- [Task directions]
Reproduce, from the lines below, exactly the stretch that begins at the line containing "第十六条 居民生活用水实行阶梯价格制度。居民生活用水阶梯水价设置应当不少于三级，级差按不低于 1:1.5:3" and ends at the line containing "阶梯水量由各地结合本地实际情", both included.

=== Recorded information ===

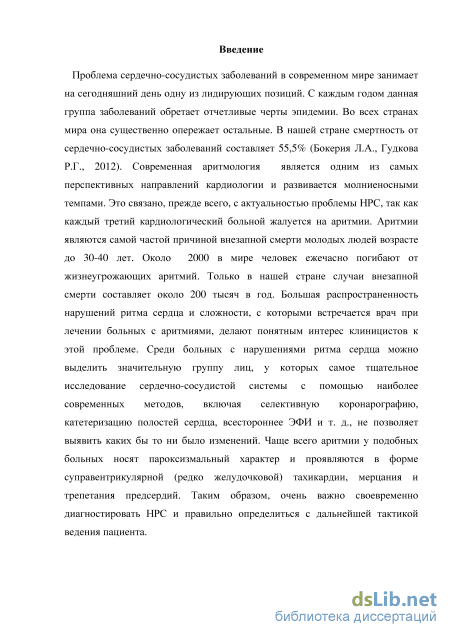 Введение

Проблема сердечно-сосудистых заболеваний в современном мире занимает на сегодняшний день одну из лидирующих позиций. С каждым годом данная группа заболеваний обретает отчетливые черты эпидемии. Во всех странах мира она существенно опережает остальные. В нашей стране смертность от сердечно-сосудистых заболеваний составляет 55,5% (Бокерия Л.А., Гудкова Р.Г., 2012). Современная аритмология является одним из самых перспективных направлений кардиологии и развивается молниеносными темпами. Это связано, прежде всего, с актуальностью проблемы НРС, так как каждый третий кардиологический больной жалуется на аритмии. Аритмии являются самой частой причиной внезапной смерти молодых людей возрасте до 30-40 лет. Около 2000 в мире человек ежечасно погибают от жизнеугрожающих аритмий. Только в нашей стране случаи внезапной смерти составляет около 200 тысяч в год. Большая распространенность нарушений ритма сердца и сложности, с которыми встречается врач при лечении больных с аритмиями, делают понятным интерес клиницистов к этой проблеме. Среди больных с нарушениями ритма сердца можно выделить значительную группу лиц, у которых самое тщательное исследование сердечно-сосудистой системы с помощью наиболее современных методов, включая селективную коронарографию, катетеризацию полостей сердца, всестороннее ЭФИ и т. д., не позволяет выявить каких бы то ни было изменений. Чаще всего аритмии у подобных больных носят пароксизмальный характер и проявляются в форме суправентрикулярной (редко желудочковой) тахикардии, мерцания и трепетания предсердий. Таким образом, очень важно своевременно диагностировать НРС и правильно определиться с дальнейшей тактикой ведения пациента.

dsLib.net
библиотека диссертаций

===
=== Recorded information ===

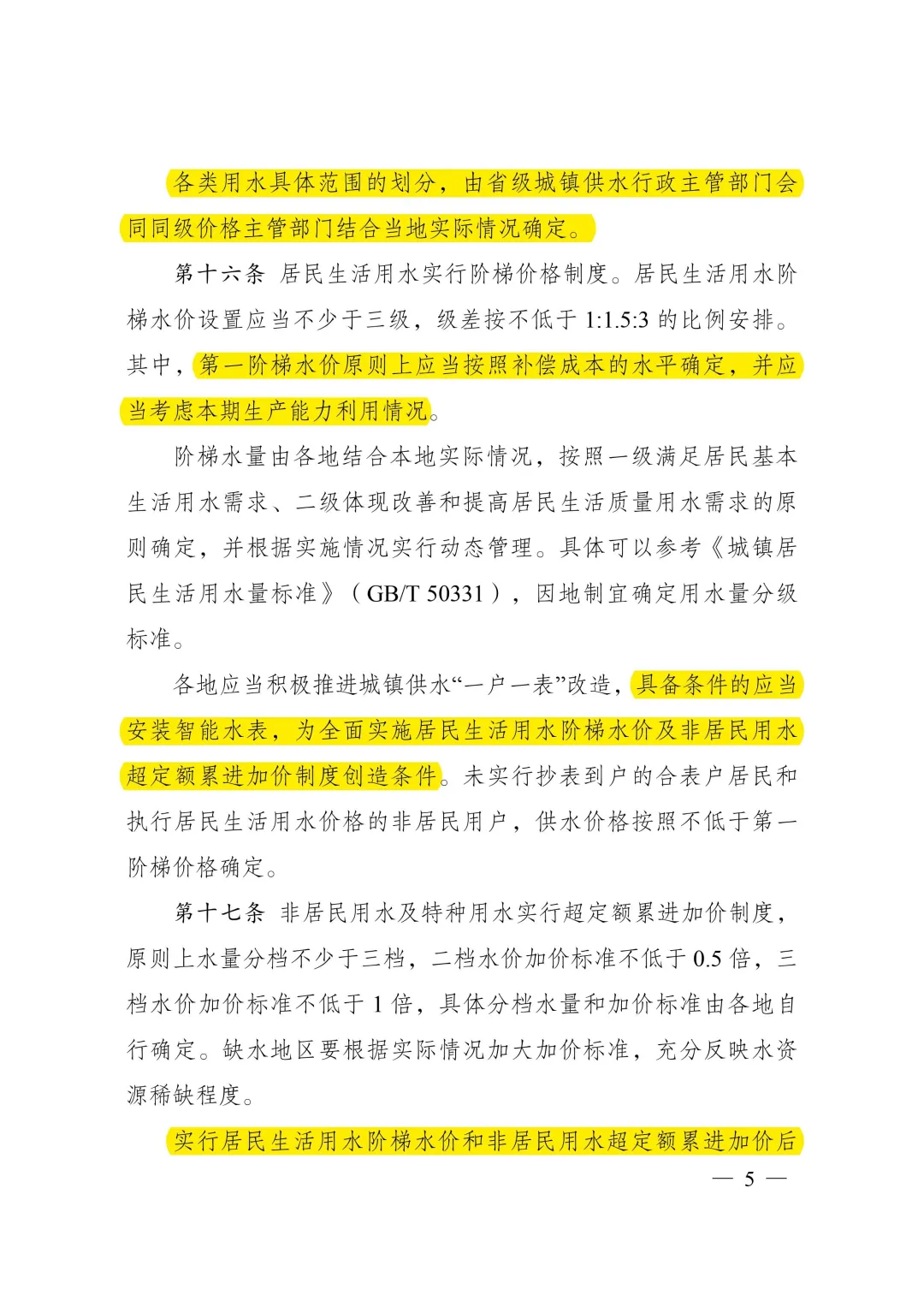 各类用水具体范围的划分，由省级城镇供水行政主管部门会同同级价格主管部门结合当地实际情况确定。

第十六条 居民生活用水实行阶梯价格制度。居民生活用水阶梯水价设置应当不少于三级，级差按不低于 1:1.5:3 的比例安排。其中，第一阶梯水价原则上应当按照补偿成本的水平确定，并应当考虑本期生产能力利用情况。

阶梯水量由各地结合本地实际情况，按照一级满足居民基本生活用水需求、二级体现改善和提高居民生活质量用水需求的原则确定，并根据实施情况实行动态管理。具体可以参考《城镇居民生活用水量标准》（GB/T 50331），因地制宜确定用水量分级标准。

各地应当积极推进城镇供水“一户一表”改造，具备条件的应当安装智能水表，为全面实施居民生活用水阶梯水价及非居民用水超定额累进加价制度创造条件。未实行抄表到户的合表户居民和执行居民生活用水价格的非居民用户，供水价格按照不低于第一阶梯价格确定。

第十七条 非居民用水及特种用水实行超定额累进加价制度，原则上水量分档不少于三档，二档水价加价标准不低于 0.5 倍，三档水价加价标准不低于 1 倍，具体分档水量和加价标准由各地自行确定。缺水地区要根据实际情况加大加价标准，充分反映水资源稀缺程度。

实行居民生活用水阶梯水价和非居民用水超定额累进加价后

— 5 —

===
=== Recorded information ===

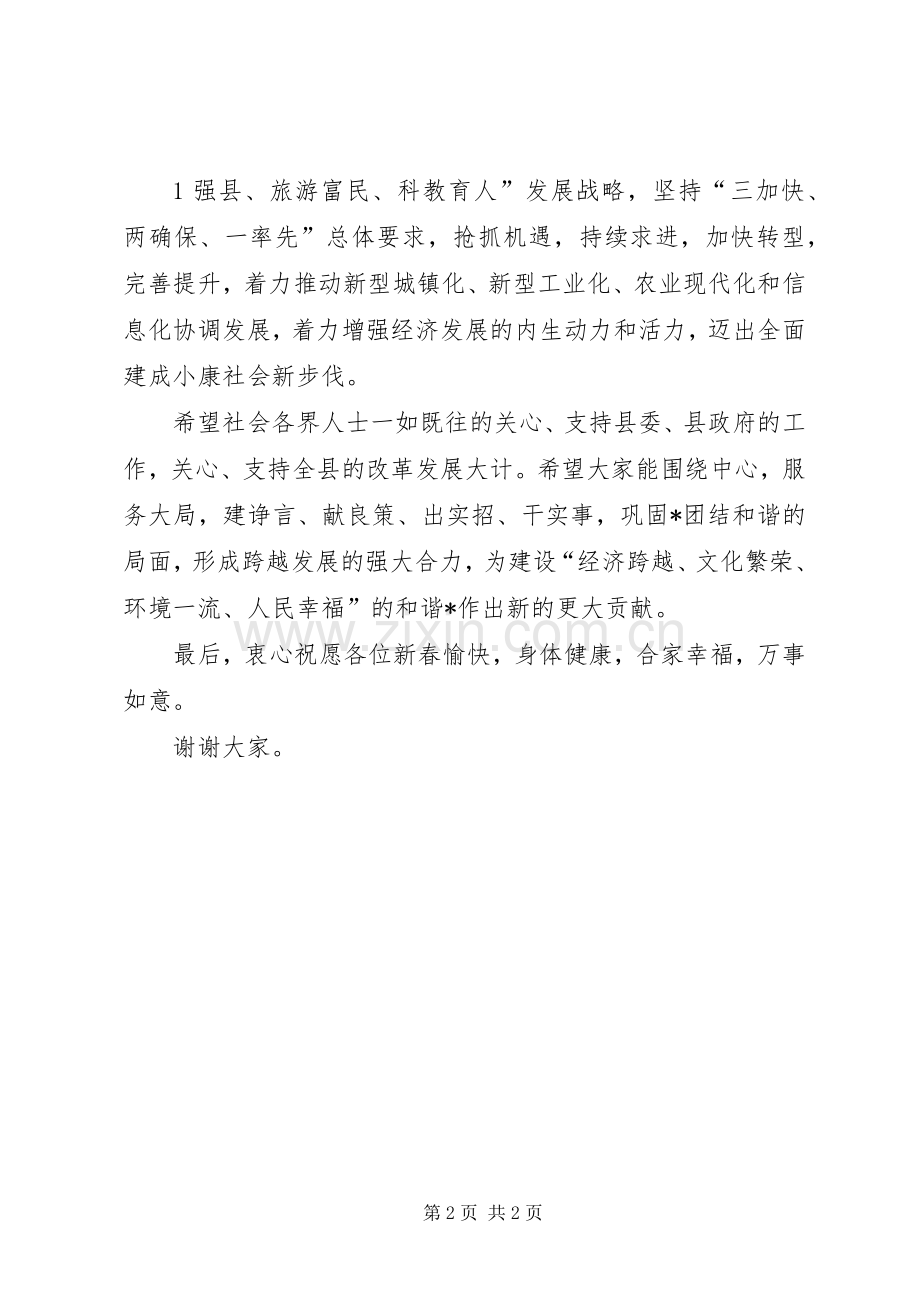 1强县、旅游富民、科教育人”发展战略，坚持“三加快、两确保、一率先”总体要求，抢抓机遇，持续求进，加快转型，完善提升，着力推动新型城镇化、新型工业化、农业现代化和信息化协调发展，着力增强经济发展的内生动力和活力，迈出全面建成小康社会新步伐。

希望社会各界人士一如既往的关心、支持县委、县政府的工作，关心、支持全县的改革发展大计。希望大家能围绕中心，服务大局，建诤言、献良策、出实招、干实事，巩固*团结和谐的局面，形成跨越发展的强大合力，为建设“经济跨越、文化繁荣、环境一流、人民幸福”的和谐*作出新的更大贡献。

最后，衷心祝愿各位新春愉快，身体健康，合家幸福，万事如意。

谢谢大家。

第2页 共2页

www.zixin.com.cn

===

- [Written solution]
第十六条 居民生活用水实行阶梯价格制度。居民生活用水阶梯水价设置应当不少于三级，级差按不低于 1:1.5:3 的比例安排。其中，第一阶梯水价原则上应当按照补偿成本的水平确定，并应当考虑本期生产能力利用情况。

阶梯水量由各地结合本地实际情况，按照一级满足居民基本生活用水需求、二级体现改善和提高居民生活质量用水需求的原则确定，并根据实施情况实行动态管理。具体可以参考《城镇居民生活用水量标准》（GB/T 50331），因地制宜确定用水量分级标准。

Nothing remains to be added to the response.